The father only sees the children 4 days per month right now. He is paying child support. The system that only allows him only 13.33% percent of the month to spend time with his children is at fault.

He is not abandoning his children and responsibility.

Any one year old will protest when taken away from mom. Mothers can be supportive in promoting young children’s connections to their non-custodial fathers or dismissive and play the ever popular “See they don’t like to be with you!” game. The mother’s attitudes regarding this can make a huge difference in encouraging or discouraging these connections over time, and fathers can become alienated from being active and involved dads when custodial mothers play these games.

The fact that you think a one year old or toddler throwing a fuss at having to leave you is some sort of valid indication that he will be OK without dad’s presence as he grows up is a position I think you may come to regret as your son matures.

It’s common for pre-schoolers to be upset when going from one parent to the other for access, or to return from access. It’s not that they don’t like the person whom they are going to, but rather they do not wish to be separated from the person whom they are presently with, be it the custodial parent or the access parent.

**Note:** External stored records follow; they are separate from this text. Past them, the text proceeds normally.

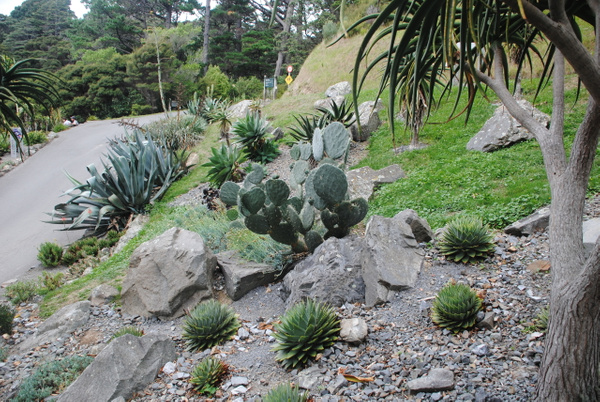 Wellington Botanic Garden by Maria Dzeshchanka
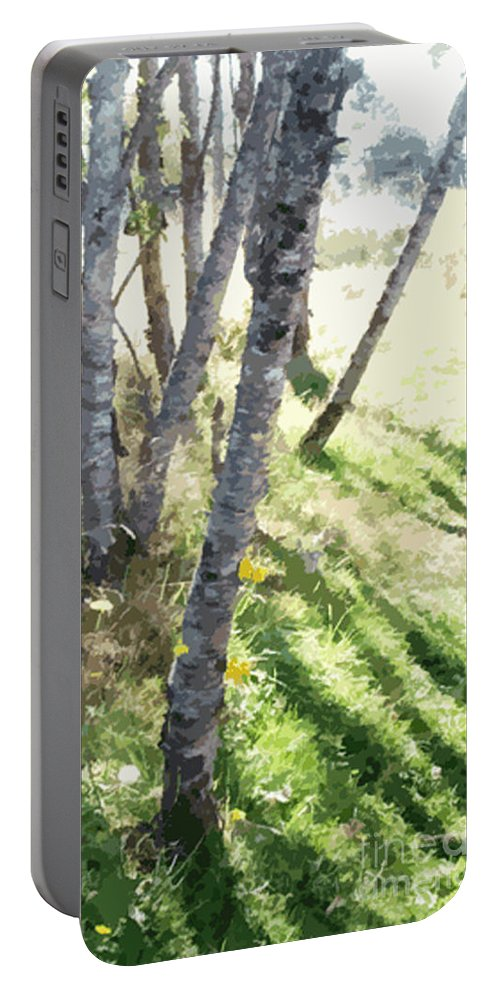 Shadow Portable Battery Charger featuring the photograph Trees At A Picnic by Flamingo Graphix John Ellis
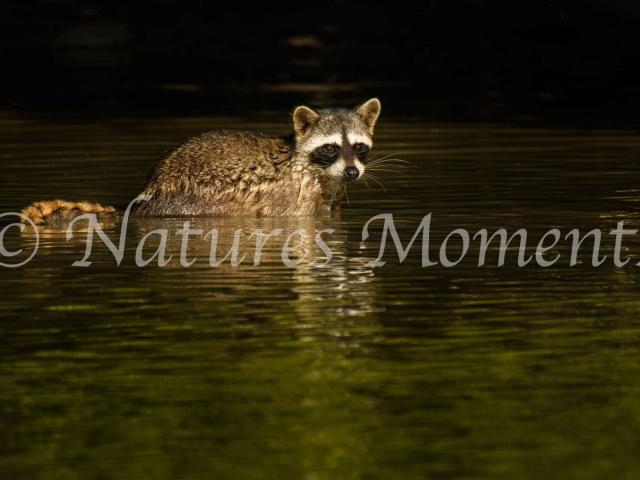 Common Raccoon - Marshland Reflection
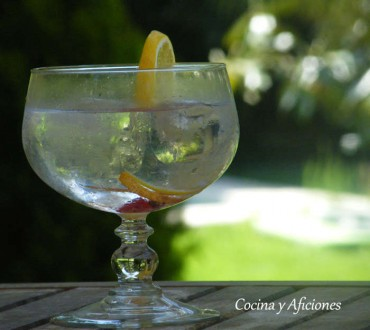El Gin -Tonic perfecto, apuntes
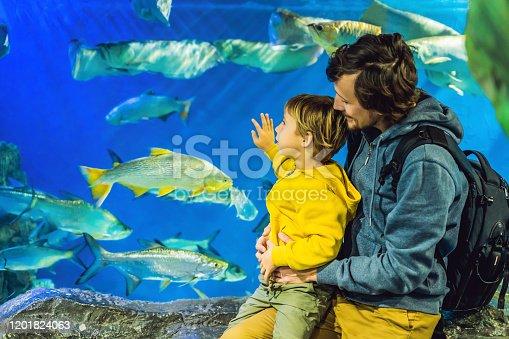 istock Father and son look at the fish in the aquarium in oceanarium 1201824063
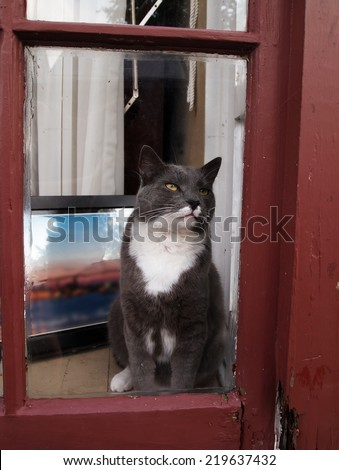 A beautiful gray and white cat with gold eyes gazes out through a rustic window frame. - stock photo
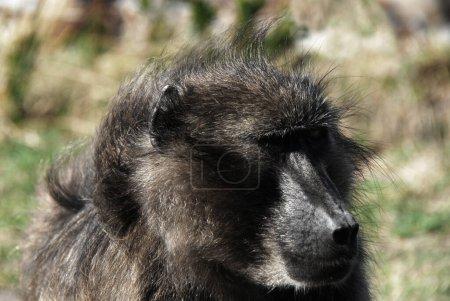 Photo pour Ce Cape Baboon a sauté à côté de moi dans la voiture. C'était effrayant. Il cherchait de la nourriture dans mon sac en plastique.. - image libre de droit
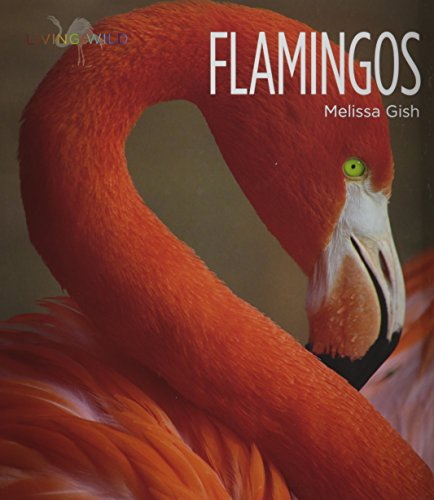 9781608184163: Flamingos (Living Wild)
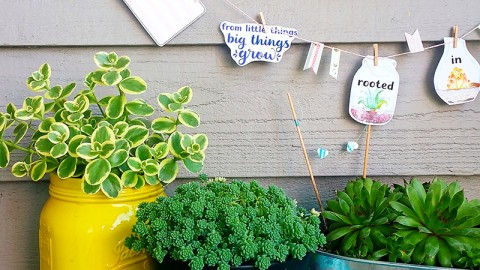 Artist Project: Mini Succulent Garland with Jaime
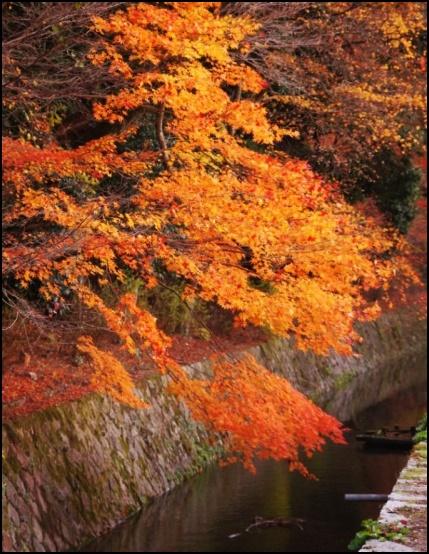 哲学の道の紅葉の画像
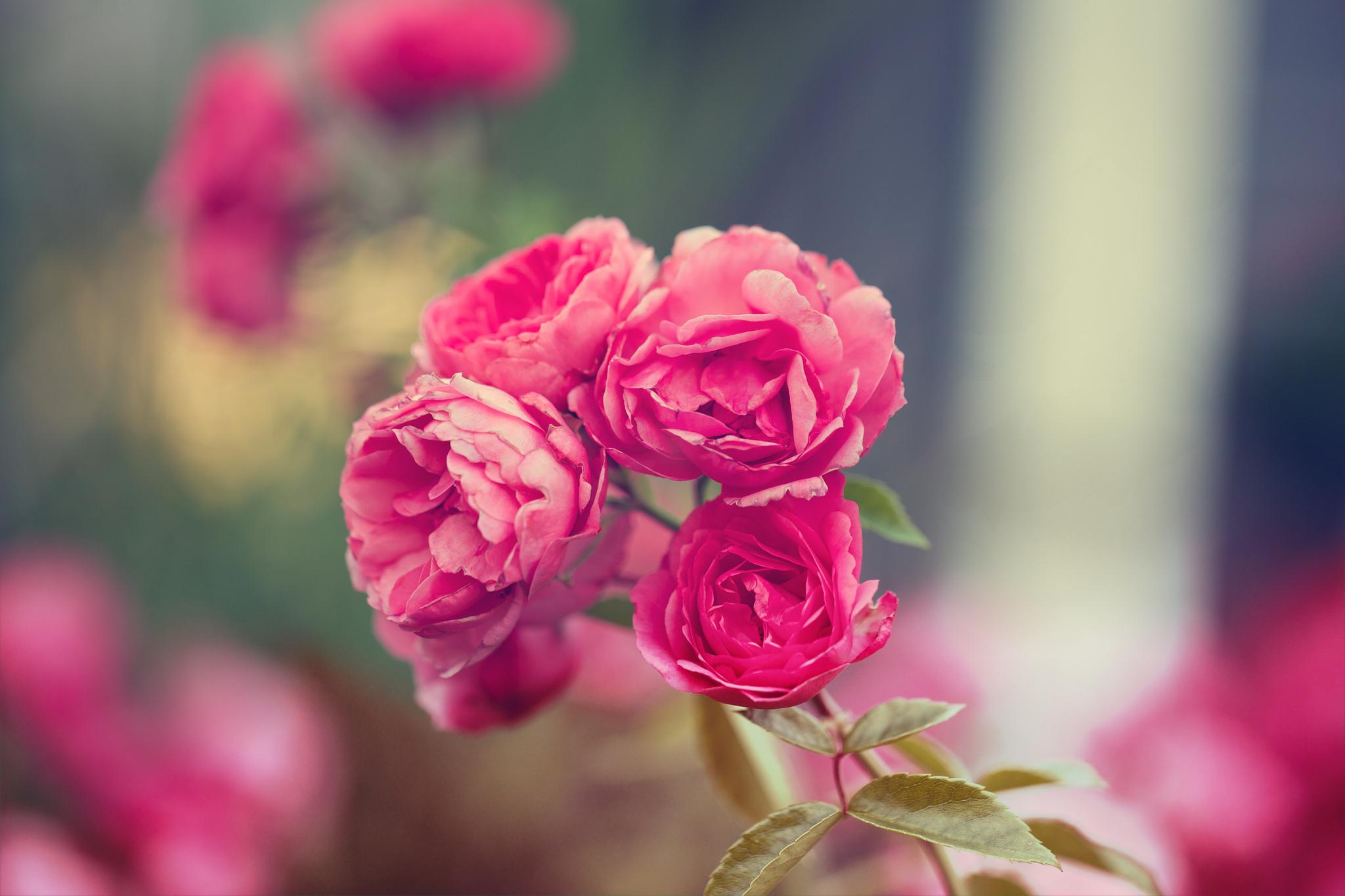 корзина цветы картинки размер 2048 1152 опубликованных материалах содержатся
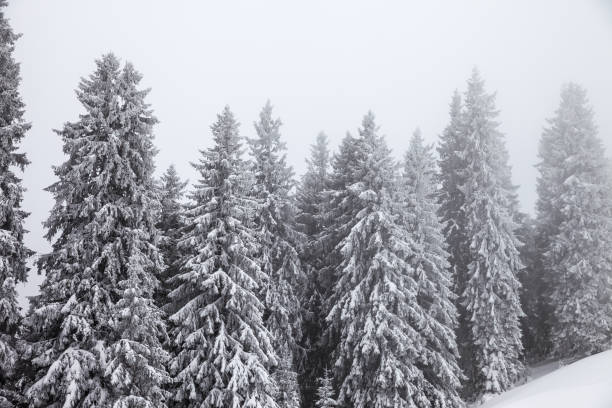 Frozen snow-covered fir forest after snowfall - foto stock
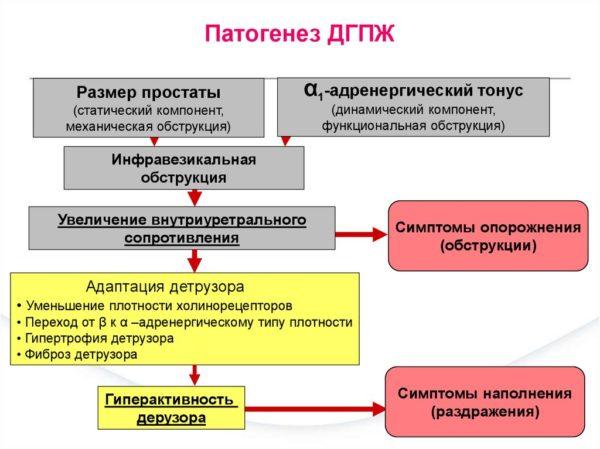 Механизм развития болезни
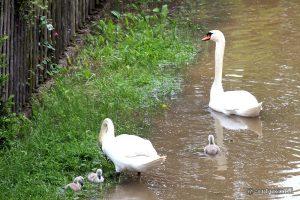 Schwanenpaar mit Nachwuchs während des Hochwassers in Sommerhausen am Main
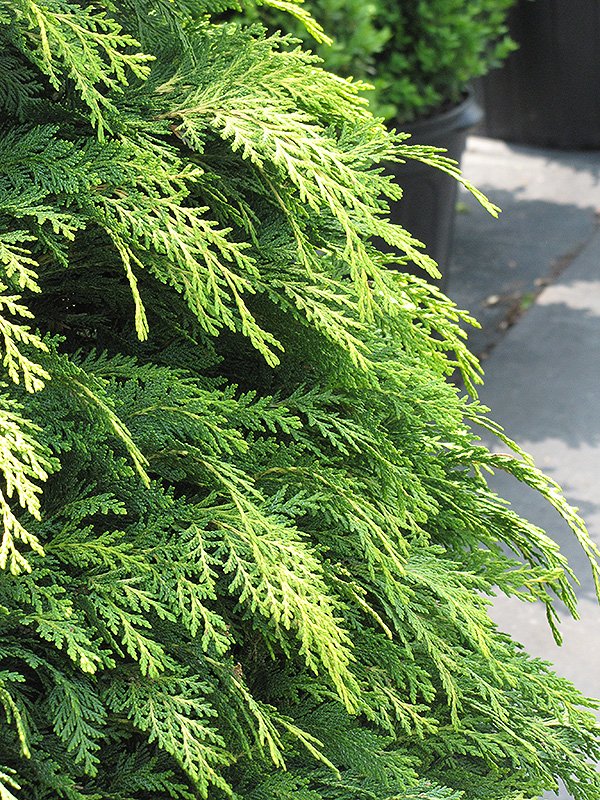 Golden Showers Lawson Falsecypress (Chamaecyparis lawsoniana 'Golden Showers') at Hicks Nurseries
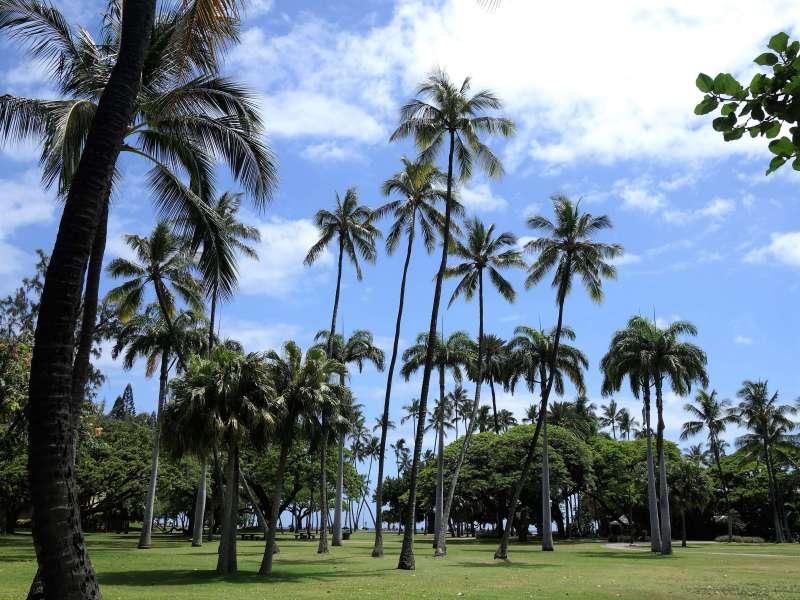 ハワイの公園のヤシの木々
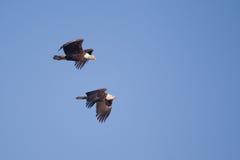 2 американских белоголового орлана в полете Стоковые Изображения RF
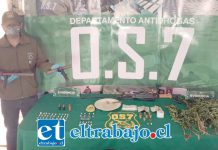 Personal del OS7 de Carabineros Aconcagua efectuó un allanamiento en la población Eliecer Estay de Llay Llay, incautando pasta base de cocaína, un armamento hechizo, municiones y un cultivo de cannabis sativa.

I guess what I was trying to say was that my 4 year old has grown up without having his dad in the same house, so it wouldn’t be dramatically different.

I try very hard to involve their dad in their lives. It’s his choice to see them every other weekend, I don’t limit any contact. In fact, I would love it if he saw them more! The divorce was hard for me, but I tried to never pass anything negative onto the children. It had nothing to do with them.

As for moving out there, it has crossed my mind. My parents and my ex-inlaws live here in town. Plus, I don’t know if my ex-husband would want his ex-wife following him across the country! :smiley:

This was the game the kids’ mom played, to great effect. She told them ALL about every single thing I ever did to wrong her(both real and imagined). She treated our daughter like a BFF and a shoulder to cry on for over a year. She’s tried to make amends with me now, but the damage is already done. They think of me more as an uncle now than their father :frowning:

I think what you feel is completely reasonable. I also think it has more to do with what is going on inside of you than what your ex is doing.

It’s hard to see others move on when you can’t do the same yourself, and who hasn’t wished the could have a new life? It’s natural to feel a little restless, especially when something comes up to remind you that you are not going anywhere any time soon. Even if you have the best life ever, it’s normal to feel a little tug when you are reminded of the path you can’t take.

I’d write a list of what is going well in your life, and what you are getting out of the location you live in. Then I would think seriously, in the long term, about what your options are for changing the things that are not working.